* _Requirement_:
Reproduce each of the items below word for word.

* _Records shown_:
■ ■ ■ ■ ■ ■ ■
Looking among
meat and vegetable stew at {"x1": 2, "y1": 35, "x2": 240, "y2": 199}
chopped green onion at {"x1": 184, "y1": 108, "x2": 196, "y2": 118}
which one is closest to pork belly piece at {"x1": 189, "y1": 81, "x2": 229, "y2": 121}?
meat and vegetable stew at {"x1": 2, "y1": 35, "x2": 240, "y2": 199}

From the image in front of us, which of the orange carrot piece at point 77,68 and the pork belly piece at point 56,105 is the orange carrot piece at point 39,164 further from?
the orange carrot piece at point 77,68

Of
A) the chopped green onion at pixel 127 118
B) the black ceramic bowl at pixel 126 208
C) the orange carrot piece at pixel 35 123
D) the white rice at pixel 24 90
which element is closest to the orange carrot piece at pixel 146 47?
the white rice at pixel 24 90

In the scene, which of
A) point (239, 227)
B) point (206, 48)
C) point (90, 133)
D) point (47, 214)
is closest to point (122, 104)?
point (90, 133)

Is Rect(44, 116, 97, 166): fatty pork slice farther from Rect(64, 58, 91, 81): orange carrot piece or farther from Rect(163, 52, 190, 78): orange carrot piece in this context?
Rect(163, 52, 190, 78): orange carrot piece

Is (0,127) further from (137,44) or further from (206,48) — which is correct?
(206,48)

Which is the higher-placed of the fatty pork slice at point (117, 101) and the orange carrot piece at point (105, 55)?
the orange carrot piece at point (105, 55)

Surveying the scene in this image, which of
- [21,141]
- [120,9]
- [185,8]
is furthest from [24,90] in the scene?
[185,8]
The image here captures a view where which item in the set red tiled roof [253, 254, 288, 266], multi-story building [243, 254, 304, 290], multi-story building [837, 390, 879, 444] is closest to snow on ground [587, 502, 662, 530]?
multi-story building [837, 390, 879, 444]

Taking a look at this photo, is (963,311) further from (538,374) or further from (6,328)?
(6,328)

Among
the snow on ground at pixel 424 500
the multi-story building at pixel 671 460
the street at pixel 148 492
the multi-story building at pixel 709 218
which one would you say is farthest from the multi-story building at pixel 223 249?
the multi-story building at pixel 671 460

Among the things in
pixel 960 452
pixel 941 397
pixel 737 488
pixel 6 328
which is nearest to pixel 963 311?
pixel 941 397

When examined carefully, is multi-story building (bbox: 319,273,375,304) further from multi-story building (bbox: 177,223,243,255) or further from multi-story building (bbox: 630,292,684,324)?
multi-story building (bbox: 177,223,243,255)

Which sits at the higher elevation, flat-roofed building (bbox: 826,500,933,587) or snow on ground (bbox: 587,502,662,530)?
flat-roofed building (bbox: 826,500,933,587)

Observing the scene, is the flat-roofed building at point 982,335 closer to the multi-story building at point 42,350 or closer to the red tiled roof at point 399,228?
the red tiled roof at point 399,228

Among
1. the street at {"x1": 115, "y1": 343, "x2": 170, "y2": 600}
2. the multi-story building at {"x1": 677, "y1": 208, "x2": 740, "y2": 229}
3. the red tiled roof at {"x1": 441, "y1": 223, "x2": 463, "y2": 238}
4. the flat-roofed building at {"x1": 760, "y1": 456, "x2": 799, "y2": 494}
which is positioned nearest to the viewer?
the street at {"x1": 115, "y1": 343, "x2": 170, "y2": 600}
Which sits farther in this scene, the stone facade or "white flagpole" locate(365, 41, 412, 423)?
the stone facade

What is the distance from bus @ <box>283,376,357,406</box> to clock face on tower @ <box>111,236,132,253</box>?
■ ■ ■ ■ ■ ■ ■
* _Solved exercise_:
Looking among
meat and vegetable stew at {"x1": 2, "y1": 35, "x2": 240, "y2": 199}
chopped green onion at {"x1": 184, "y1": 108, "x2": 196, "y2": 118}
which one is closest to pork belly piece at {"x1": 189, "y1": 81, "x2": 229, "y2": 121}?
meat and vegetable stew at {"x1": 2, "y1": 35, "x2": 240, "y2": 199}

From the image in front of us, which of the orange carrot piece at point 77,68 and the pork belly piece at point 56,105 is the orange carrot piece at point 39,164 further from?
the orange carrot piece at point 77,68

Of
A) the chopped green onion at pixel 127 118
B) the black ceramic bowl at pixel 126 208
C) the orange carrot piece at pixel 35 123
D) the white rice at pixel 24 90
which element is closest to the orange carrot piece at pixel 146 47?
the white rice at pixel 24 90

In the scene, which of
A) point (239, 227)
B) point (206, 48)
C) point (90, 133)
D) point (47, 214)
is closest to point (122, 104)?
point (90, 133)

Is Rect(44, 116, 97, 166): fatty pork slice farther from Rect(64, 58, 91, 81): orange carrot piece or farther from Rect(163, 52, 190, 78): orange carrot piece in this context?
Rect(163, 52, 190, 78): orange carrot piece

Is (0,127) further from (137,44) or further from (206,48) — which is correct?
(206,48)

Which is the higher-placed of the fatty pork slice at point (117, 101) and the orange carrot piece at point (105, 55)?
the orange carrot piece at point (105, 55)

Surveying the scene in this image, which of
- [21,141]
- [120,9]
- [185,8]
is furthest from [24,90] in the scene?
[185,8]
The image here captures a view where which item in the set red tiled roof [253, 254, 288, 266], multi-story building [243, 254, 304, 290], multi-story building [837, 390, 879, 444] is closest to snow on ground [587, 502, 662, 530]?
multi-story building [837, 390, 879, 444]

Taking a look at this photo, is (963,311) further from (538,374) or further from (6,328)?
(6,328)

Among
the snow on ground at pixel 424 500
the multi-story building at pixel 671 460
the street at pixel 148 492
the multi-story building at pixel 709 218
which one would you say is farthest from the multi-story building at pixel 223 249?
the multi-story building at pixel 671 460

Among the things in
pixel 960 452
pixel 941 397
pixel 737 488
pixel 6 328
which is nearest to pixel 963 311?
pixel 941 397

When examined carefully, is multi-story building (bbox: 319,273,375,304) further from multi-story building (bbox: 177,223,243,255) or further from multi-story building (bbox: 630,292,684,324)?
multi-story building (bbox: 177,223,243,255)

Which sits at the higher elevation, flat-roofed building (bbox: 826,500,933,587) or snow on ground (bbox: 587,502,662,530)?
flat-roofed building (bbox: 826,500,933,587)

Observing the scene, is the flat-roofed building at point 982,335 closer to the multi-story building at point 42,350 or closer to the red tiled roof at point 399,228?
the red tiled roof at point 399,228

Among
1. the street at {"x1": 115, "y1": 343, "x2": 170, "y2": 600}
2. the multi-story building at {"x1": 677, "y1": 208, "x2": 740, "y2": 229}
3. the red tiled roof at {"x1": 441, "y1": 223, "x2": 463, "y2": 238}
4. the flat-roofed building at {"x1": 760, "y1": 456, "x2": 799, "y2": 494}
which is positioned nearest to the viewer?
the street at {"x1": 115, "y1": 343, "x2": 170, "y2": 600}
Which sits farther in this scene, the stone facade or "white flagpole" locate(365, 41, 412, 423)?
the stone facade

What is the distance from bus @ <box>283,376,357,406</box> to clock face on tower @ <box>111,236,132,253</box>?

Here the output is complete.